Howdy pardners, welcome to “Western Wednesdays.” My name is Geno Cuddy and I have been studying, analyzing, preserving and discussing classic film for over twenty years. It is my pleasure to join Cinema Crazed and their brilliant team of writers.
One of my biggest fascinations is the B-Western, those classic Saturday matinee sagebrush adventures featuring the likes of Hoot Gibson, Ken Maynard, Gene Autry and Roy Rogers, they were the original superheroes long before any caped crusaders appeared on screen. My main objective with this column is to introduce newer generations to these classic (and not so classic) films so that these sagebrush superheroes are never forgotten.
SYNOPSIS:
Hoot Gibson portrays a cowhand in a rodeo, when he and his partner [Skeeter Bill Robbins] overhear a challenge to capture a wild bucking bronco known as The Devil. Gibson and Robbins accept the challenge and capture the brute. Unbeknownst to them, unscrupulous rider Gil Davis [Edmund Cobb] is on their trail and steals The Devil from Gibson and Robbins’ range, and murders Robbins in the process. Gibson is framed with murdering his friend and sets upon capturing the true culprit. Davis is set to ride The Devil in the rodeo, but on the day of the event, Davis gets cold feet and rides away. Gibson takes the reins and tames the brute. Gibson then proceeds to track down Davis and forces him to confess to his crimes.
REVIEW:
Edmund “Hoot” Gibson was a champion rodeo rider who started in films in 1910. By the time “Wild Horse” was produced, Gibson was an established screen favorite. The film, produced for poverty-row producer M.H Hoffman’s Allied Pictures Corporation and later reissued under the title “Silver Devil,” is said to be Gibson’s favorite of all of the films he ever made and it’s not hard to see why. This film is not strictly a western, rather it’s a rodeo picture that provides Gibson the opportunity to showcase the riding that made him famous, riding on his beloved palomino Mutt from his own stable of championship horses.
Gibson lights up every scene he is in, but the other actors seem to fall flat. This film was one of the first films to feature Glenn Strange, who would go on to establish a long career in films, especially westerns and memorably the Frankenstein monster in three Universal films culminating with the horror comedy “Abbott and Costello Meet Frankenstein.”
The worst part of the picture is the unfortunate presence of Stepin Fetchit. His character, like so many he played, is a cringeworthy stereotype today and Fetchit adds nothing to the story of the film, aside from being ill-conceived comic relief. It seems directors Thorpe and Algier needed to pad out the film to a full hour running time and much of that dead space is taken up by Fetchit and his insufferable antics.

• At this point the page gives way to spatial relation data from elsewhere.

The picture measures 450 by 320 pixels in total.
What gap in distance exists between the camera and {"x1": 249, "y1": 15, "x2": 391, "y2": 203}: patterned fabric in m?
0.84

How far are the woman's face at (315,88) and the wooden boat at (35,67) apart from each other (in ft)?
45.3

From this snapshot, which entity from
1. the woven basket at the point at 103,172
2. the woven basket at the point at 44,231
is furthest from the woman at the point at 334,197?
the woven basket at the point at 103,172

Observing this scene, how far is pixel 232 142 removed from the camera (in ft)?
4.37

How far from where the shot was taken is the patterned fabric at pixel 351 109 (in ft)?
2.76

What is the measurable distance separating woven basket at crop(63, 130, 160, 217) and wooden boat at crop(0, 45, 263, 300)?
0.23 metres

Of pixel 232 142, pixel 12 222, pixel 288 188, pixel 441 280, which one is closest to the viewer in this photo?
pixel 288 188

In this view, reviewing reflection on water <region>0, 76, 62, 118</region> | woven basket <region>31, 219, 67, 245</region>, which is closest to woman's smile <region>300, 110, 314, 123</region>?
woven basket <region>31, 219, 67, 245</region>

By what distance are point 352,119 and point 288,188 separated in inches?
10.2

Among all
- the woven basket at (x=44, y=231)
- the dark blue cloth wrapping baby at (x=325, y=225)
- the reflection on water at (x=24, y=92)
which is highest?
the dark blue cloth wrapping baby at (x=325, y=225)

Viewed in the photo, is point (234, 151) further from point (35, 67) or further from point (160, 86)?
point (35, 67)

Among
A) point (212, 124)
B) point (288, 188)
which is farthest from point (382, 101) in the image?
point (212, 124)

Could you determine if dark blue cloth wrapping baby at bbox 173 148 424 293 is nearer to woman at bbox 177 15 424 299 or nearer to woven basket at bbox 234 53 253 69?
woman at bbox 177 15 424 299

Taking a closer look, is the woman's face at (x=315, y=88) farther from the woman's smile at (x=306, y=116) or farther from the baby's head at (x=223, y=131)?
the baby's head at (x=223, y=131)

I will remark that it was intriguing to see some camera shots from the horse’s point of view, which for a poverty row film from mid-1931, must’ve been difficult to achieve considering how bulky film equipment was during those times. For me, this was a middle of the row effort from Gibson, it was neither exceptionally good or reprehensibly bad. I feel if they cut Stepin Fetchit from the film, there would have been a much better flow to the story.